Why might the government have been lukewarm about Lord Tyrie’s idea? Part of the challenge for policymakers lies in the difficulty of identifying what constitutes ‘consumer interest’ in practice. In a world where the CMA’s job is to promote effective competition, the underlying assumption is that consumer preferences are both revealed and served by the market mechanism: Adam Smith’s invisible hand. Consumers are left to make their own decisions about what goods and services to buy and who to buy them from, on the assumption that they will – by and large – know how best to define and pursue their own interests. But in a world where the CMA had a consumer interest duty that could trump the market mechanism, policymakers and regulators would be left with the tough task of defining what these consumer interests are.
One challenge here is that different consumers’ interests are not always aligned. For example, as noted above, in a competitive market context one consumer’s ‘loyalty penalty’ could be paying for another consumer’s ‘introductory discount’. Banning loyalty penalties in such circumstances would involve consciously redistributing money from one group of users to another.
Distributional decisions that involve difficult value judgments about winners and losers are traditionally the purview of elected representatives.

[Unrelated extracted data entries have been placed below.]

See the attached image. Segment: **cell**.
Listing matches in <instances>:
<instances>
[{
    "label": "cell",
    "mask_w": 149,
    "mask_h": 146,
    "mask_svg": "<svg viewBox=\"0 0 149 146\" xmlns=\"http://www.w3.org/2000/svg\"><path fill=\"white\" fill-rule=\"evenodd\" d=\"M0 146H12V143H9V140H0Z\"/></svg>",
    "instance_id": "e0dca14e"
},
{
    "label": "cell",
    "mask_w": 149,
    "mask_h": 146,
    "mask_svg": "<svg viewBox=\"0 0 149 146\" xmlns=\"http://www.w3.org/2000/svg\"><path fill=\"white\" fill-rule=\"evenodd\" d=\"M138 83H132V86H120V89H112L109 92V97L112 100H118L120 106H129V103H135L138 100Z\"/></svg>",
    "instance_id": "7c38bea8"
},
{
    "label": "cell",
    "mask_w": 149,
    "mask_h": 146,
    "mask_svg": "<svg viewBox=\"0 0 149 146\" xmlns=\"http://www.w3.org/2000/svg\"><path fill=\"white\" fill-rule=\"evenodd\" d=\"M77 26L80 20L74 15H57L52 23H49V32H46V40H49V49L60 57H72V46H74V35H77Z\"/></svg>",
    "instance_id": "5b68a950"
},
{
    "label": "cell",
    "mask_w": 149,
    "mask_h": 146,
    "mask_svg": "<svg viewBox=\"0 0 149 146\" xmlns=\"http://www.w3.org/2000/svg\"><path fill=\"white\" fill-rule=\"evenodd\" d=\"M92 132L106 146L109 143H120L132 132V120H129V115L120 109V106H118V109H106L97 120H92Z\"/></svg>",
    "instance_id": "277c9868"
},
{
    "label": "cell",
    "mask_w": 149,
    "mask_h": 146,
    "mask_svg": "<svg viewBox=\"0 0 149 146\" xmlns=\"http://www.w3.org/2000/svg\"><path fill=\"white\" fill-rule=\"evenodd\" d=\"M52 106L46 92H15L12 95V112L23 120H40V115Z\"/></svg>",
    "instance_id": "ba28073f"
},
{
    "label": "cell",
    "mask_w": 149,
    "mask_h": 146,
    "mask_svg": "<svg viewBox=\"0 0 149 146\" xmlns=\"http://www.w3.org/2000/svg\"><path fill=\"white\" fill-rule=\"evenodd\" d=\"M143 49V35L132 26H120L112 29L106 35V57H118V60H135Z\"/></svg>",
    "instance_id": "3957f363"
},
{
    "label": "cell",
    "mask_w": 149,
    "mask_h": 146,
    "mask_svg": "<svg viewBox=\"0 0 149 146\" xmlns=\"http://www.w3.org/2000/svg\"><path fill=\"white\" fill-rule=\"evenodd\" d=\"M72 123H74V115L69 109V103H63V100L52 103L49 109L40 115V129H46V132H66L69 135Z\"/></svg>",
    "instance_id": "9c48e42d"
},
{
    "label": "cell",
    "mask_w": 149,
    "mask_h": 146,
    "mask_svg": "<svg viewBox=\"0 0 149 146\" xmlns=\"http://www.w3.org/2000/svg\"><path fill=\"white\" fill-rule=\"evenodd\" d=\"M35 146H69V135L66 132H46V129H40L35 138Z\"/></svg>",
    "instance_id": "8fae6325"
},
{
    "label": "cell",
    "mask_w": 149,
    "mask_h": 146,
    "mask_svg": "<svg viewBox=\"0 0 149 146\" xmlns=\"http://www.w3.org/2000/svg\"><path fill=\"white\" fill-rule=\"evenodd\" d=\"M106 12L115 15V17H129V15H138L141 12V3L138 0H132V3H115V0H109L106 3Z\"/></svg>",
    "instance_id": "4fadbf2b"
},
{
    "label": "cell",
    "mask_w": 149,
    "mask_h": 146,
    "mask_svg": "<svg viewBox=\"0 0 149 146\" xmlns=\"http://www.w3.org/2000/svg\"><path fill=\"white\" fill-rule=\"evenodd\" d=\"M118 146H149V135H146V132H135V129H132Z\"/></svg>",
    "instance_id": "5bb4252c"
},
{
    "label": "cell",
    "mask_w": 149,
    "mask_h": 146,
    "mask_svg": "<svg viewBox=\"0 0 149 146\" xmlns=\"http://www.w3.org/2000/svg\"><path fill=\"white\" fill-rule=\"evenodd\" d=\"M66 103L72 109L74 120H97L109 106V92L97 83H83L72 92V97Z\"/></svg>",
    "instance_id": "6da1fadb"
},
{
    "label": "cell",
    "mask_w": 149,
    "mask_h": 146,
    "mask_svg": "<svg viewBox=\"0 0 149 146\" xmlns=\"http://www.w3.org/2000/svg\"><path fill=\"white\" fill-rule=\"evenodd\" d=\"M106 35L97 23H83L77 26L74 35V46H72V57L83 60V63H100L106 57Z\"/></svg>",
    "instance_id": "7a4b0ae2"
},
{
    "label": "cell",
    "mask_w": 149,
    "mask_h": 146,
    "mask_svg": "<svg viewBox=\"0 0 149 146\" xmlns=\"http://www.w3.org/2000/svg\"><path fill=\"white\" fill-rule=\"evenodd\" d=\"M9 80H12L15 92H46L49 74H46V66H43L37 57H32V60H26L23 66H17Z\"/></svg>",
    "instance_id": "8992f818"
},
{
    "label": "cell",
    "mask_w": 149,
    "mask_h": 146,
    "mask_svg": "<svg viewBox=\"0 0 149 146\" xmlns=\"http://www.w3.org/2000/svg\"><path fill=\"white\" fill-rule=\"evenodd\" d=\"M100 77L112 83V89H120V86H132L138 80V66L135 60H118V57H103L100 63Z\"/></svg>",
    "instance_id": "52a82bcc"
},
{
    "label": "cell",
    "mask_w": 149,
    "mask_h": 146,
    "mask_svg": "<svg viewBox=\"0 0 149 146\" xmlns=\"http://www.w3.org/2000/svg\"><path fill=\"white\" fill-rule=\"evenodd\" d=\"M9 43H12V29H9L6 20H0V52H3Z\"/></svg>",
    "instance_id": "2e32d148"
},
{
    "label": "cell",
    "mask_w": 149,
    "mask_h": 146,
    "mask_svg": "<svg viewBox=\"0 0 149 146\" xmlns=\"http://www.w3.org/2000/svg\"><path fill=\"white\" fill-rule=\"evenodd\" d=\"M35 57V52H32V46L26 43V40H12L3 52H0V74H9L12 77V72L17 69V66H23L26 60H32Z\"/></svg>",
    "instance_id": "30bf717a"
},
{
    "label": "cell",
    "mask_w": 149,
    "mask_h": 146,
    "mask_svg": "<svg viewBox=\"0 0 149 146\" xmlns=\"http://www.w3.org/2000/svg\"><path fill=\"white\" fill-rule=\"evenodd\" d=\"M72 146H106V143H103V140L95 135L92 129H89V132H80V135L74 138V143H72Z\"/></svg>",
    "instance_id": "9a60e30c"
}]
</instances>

In order to turn these distributional questions into a set of guidelines for ‘technocratic’ regulators to follow, policymakers would need to provide clarity on the weight to place on the interests of different groups of consumers. In the context of loyalty penalties, the CMA might have felt more compelled to call for intervention on the basis that – in addition to concerns that it was unfair to punish loyal customers with higher prices – the service users least likely to switch provider were disproportionately likely to come from vulnerable backgrounds.
However, fairness and vulnerability are slippery concepts that evade simple definition. As we have explored in a previous article, fairness is a natural theme for politicians, but regulators have struggled to flesh out what fairness in pricing means in practice. And while there are a number of characteristics that might correlate with vulnerability (age, income, educational level and so on), Lord Tyrie himself appeared to favour a much broader definition that included anyone who was “time poor” in an age where the digitilisation of the economy had, in his view, “rendered previously confident and capable consumers vulnerable to getting bad deals and poor service”. His conclusion: “We are all vulnerable now.” While the observation that anyone can be vulnerable at certain times and in certain circumstances may well be true, it illustrates the difficulty that policymakers would face in providing a simple, mechanistic set of guidelines for the CMA to follow when weighing up the interests of different groups as part of an overriding consumer interest duty. After all, if everyone is vulnerable the concept cannot serve as a clear-cut guide to identifying which customers should get priority treatment.
Where to next?
In stepping down from the CMA after just two years at the helm, Lord Tyrie is leaving the future direction of UK competition policy in an even greater state of uncertainty than he found it. He leaves the CMA in a difficult position, having publicly called for new powers and responsibilities only for those calls to fall on deaf (or at least distracted) ears. Businesses find themselves operating in an information void, with no clarity on whether regulators or policymakers tolerate pricing practices that are commonplace across a wide range of consumer markets. And, most fundamentally, his departure leaves consumers in limbo, with a confusing mix of messages about whether they should be fending for their own interests by actively engaging in markets or sitting back and letting regulators intervene on their behalf with price controls.
In challenging the traditional view that the competition authorities need only worry about promoting effective competition, Lord Tyrie was drawing attention to an important issue that is not going away – and that may be becoming more complex as digitalisation changes the way that consumers engage with markets. But in the absence of a simple way of defining what constitutes consumer interests or of weighing up the interests of different groups, interventions that override market competition to protect certain users at the expense of others may need to be led directly by government, rather than being devolved to regulators. In this sense, it will be interesting to see where Lord Tyrie heads next in his quest to lead a “more forceful” campaign for change.